In traditional document searches, knowledge is often fragmented. Relevant information is scattered across different texts, and the actual insight only emerges when several elements are linked. Graph RAG makes precisely these links explicitly usable. The system can not only search for passages, but also take into account relational paths, dependencies, hierarchies or networks.
A typical use case is compliance or contract management. A query may simultaneously refer to involved companies, responsible contacts, contract versions, deadlines, annexes and referenced clauses. In pure document retrieval, such relationships are difficult to represent explicitly. A graph-based approach, on the other hand, can make these relationships systematically available.
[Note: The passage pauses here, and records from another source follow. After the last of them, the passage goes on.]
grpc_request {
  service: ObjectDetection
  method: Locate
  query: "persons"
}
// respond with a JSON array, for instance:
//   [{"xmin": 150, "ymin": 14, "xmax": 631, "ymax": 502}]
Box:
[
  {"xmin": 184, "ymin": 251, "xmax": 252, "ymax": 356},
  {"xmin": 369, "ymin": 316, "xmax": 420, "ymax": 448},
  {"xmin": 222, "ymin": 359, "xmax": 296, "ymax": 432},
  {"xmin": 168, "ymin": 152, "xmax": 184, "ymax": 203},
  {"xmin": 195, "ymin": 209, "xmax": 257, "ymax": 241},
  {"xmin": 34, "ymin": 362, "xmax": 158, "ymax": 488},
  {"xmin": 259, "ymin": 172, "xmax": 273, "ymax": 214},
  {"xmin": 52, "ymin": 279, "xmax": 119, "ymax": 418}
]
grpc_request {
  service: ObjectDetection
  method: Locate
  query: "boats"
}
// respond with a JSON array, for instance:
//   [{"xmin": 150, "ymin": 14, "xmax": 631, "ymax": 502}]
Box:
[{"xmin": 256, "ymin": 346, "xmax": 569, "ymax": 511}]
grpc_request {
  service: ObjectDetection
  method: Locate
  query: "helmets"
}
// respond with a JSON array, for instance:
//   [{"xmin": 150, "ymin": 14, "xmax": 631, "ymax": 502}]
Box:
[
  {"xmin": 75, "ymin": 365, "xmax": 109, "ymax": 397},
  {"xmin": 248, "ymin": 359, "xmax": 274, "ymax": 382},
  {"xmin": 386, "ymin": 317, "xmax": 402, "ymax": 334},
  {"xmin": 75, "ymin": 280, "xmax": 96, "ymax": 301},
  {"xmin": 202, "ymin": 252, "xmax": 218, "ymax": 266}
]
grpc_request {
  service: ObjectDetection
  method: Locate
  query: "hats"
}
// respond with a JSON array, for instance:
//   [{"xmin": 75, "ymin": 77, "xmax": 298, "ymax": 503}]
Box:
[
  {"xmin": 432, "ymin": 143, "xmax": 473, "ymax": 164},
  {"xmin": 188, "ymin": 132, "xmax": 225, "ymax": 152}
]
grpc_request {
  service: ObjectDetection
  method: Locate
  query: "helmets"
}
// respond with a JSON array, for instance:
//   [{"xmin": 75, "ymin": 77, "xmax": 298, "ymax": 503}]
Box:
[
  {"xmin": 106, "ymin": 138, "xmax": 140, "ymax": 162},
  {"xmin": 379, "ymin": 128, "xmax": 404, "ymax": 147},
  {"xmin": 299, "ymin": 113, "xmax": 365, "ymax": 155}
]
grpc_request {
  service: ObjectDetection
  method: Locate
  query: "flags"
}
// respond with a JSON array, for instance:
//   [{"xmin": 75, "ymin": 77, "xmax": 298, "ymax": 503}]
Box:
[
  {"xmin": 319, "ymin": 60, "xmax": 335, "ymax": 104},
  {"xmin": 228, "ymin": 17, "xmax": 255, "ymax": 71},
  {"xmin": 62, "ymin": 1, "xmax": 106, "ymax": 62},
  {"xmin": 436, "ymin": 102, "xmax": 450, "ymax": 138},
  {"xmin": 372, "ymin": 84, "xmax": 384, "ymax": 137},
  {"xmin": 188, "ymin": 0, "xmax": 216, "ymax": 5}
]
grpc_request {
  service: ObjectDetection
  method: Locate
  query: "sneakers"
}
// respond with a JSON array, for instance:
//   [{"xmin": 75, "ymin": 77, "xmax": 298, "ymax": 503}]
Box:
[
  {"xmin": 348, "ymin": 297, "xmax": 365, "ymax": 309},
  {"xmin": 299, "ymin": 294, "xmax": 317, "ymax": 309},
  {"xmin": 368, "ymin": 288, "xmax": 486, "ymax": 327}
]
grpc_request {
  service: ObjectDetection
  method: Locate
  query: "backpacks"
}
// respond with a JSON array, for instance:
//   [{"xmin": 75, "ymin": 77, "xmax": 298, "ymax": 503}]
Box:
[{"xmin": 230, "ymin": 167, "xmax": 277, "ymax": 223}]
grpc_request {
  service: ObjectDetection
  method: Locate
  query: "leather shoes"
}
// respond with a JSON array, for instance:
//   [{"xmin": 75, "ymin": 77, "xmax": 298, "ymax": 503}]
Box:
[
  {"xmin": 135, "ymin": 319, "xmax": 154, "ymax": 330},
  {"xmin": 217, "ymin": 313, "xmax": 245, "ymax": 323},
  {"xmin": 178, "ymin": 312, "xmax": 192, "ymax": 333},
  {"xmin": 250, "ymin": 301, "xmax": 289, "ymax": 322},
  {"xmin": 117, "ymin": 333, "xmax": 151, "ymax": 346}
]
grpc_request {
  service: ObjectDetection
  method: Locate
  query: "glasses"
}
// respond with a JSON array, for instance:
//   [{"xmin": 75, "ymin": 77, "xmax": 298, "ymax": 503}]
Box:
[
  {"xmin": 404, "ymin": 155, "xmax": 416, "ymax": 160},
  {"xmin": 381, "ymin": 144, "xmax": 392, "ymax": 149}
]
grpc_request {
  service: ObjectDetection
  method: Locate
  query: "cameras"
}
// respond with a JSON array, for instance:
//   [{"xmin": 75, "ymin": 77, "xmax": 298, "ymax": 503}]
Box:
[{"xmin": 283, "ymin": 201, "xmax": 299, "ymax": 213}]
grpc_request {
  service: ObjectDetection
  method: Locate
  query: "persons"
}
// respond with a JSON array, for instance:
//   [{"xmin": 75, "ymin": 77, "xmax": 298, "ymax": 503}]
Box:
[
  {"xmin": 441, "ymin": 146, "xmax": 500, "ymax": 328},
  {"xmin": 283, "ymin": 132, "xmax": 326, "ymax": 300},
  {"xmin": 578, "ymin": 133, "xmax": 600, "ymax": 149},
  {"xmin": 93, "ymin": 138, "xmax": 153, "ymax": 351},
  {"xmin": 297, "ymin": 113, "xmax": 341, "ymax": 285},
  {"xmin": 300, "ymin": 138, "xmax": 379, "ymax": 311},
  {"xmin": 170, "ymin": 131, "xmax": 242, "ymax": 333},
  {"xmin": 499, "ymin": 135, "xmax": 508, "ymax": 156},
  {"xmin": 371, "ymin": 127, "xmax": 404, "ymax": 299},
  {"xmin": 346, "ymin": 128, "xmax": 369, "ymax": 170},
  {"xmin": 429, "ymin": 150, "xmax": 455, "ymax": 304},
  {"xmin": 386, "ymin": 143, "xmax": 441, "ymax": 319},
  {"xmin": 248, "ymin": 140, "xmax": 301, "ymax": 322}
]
“RAG is not just a technical method for document retrieval, but a strategic lever for reliable, scalable, and enterprise-ready AI. The targeted use of RAG types by the AIMAX® AI platform creates the foundation for artificial intelligence to not only impress, but also provide measurable benefits in everyday life.”
Conclusion: The right type of RAG for the right use case
RAG is not a single feature, but an architectural framework. Anyone wishing to deploy productive AI seriously within an organisation should therefore not merely ask whether a platform supports retrieval, but which form of retrieval is available for which use case. This is precisely where a key difference lies between simple AI demos and robust AI infrastructure.
For a modern AI platform such as AIMAX®, it is therefore not enough to implement just one of these types in isolation. What matters is the ability to combine different RAG patterns in a modular way, depending on the target scenario, and to embed them into existing systems, processes, roles and security requirements.